We have to upload our image to Dockerhub. This we can access it from anywhere. For this you need to create an account on https://hub.docker.com/
First we have to change the name of our docker image to “username/image-name”
docker tag mic-practice norsu9011/mic-practice
Then we login using docker credentials.
docker login
And finally push the image to Dockerhub using.
docker push norsu9011/mic-practice
Now we are finally ready to jump into the cloud.
The Cloud
For this step we could have used any of the the big three AWS/Azure/GCP. On top of that there are several ways of running a container on the cloud. We’ll stick with Azure. Mainly because Azure gives 100$ in free credits to students.
As for the service we’ll use the easiest method WebApp for Containers.
Let’s Begin.
First Login to the Azure Portal.
After logging in click on Create a resource.
Search for Web App for Containers.
Click on Create.
Select a resource group and a name.
Change the Pricing plan to F1 for testing purposes. Later you can use dedicated plans.
Now go to Dockerhub and repository with your image. Copy the tag of the image.
Go to the Docker section and Choose image source as Dockerhub and paste the image tag. After that click on review and create and create your webapp instance.
It will take a minute or so to launch the instance. Once launched go to the service page. Here you will find the Default Domain of the service. Here it is https://mic-practice.azurewebsites.net/
You can access the app using this url.
Finally we can test whether the API is working or not using a 3rd party tester from https://reqbin.com/
We can see that the /predict endpoint works perfectly.
And with that we have successfully deployed our model as a service onto the cloud. The model inference API can be used by anything that can send and receive HTTP requests.
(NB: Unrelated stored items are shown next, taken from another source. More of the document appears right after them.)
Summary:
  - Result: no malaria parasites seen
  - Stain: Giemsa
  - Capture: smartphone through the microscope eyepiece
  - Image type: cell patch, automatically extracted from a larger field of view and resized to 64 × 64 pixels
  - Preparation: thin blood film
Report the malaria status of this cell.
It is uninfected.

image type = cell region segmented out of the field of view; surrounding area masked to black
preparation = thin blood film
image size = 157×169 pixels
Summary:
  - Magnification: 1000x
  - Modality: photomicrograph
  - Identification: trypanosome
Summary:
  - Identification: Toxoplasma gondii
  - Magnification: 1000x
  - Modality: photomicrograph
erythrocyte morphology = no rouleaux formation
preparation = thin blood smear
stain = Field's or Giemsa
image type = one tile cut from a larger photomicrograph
I hope you got some idea of how you can get your models to production. This was in no way a comprehensive look on the entire process. There are a lot of parts missing. And this was just the Deployment part.
As a part of the total ML arsenal this is less than 1/3rd of what we will be using in future projects. There is a lot more to learn.
That being at least we are out of the notebook. Thanks for following this guide till the end and hopefully you have learnt a little more about the ML arsenal by now.
Keep Learning :)